Braden and I went to the bank later in the morning, and the tellers said nothing about my hairless haircut. Maybe they thought they didn’t know me well enough to comment, but their silence was identical to the silence I received from nearly everyone, including Braden’s beautiful grandmother who picked him up later in the morning to take him for the day.
When my wife, Jenny, came home, she looked at it and shook her head. “No, it doesn’t work,” she said.
I didn’t want to believe her, but judging by non-remarks I had been receiving all day, and some the next day including those by my co-workers, I knew she was being truthful.
I didn’t hear a single positive remark about my baldness until I saw my best friend that Sunday. He’s shaved his head before, so he thought it was tough.
On Monday, a co-worker who has been shaving his head bald for years said he liked it, too, leading me to conclude only bald people or formerly-bald people could appreciate it.
The only negative remark I heard about it, other than those from my honest wife, was from a neighbor of my in-laws who joked that I looked like a skinhead.
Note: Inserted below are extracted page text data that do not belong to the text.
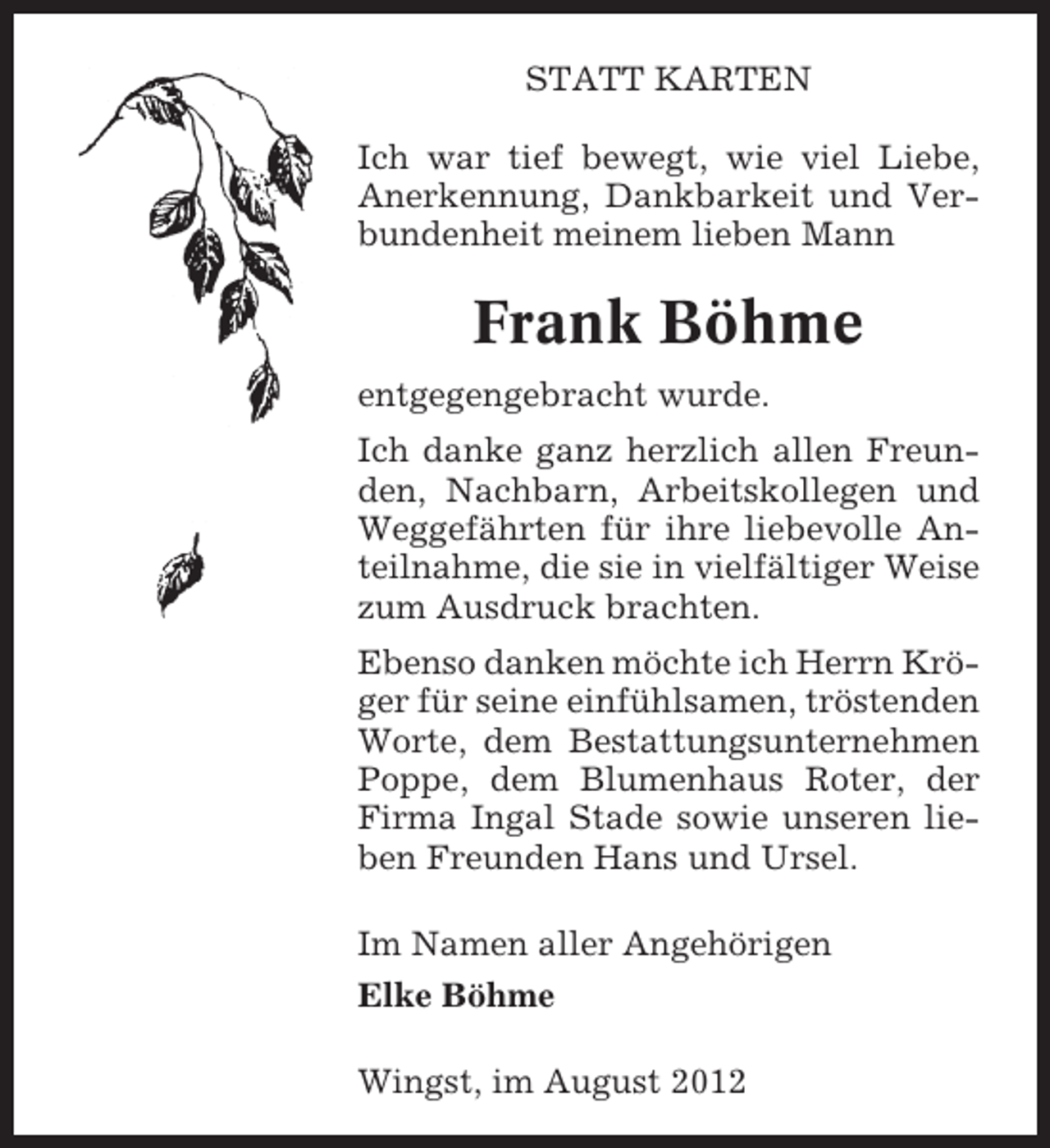 STATT KARTEN

Ich war tief bewegt, wie viel Liebe, Anerkennung, Dankbarkeit und Verbundenheit meinem lieben Mann

Frank Böhme

entgegengebracht wurde.

Ich danke ganz herzlich allen Freunden, Nachbarn, Arbeitskollegen und Weggefährten für ihre liebevolle Anteilnahme, die sie in vielfältiger Weise zum Ausdruck brachten.

Ebenso danken möchte ich Herrn Kröger für seine einfühlsamen, tröstenden Worte, dem Bestattungsunternehmen Poppe, dem Blumenhaus Roter, der Firma Ingal Stade sowie unseren lieben Freunden Hans und Ursel.

Im Namen aller Angehörigen

Elke Böhme

Wingst, im August 2012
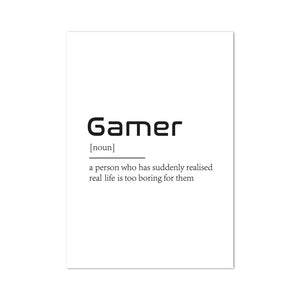 Gamer

[noun]

a person who has suddenly realised real life is too boring for them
That’s the type of negative remark that should have inspired me to grow what hair I do have back, but instead I shaved it all off a week later.
I thought maybe I just needed to get people used to it before they could finally say they liked it. After seeing I had done it again, my wife was even more honest. I had too many bumps on my head, plus the shape of my head wasn’t fitting for complete baldness, she said.
When Braden told me over the weekend I needed to grow my hair back, I knew he was right. The world wasn’t ready for bald Scott. It’ll have to wait until all my hair goes away naturally. That’s coming in a few years, so the world had better get used to it.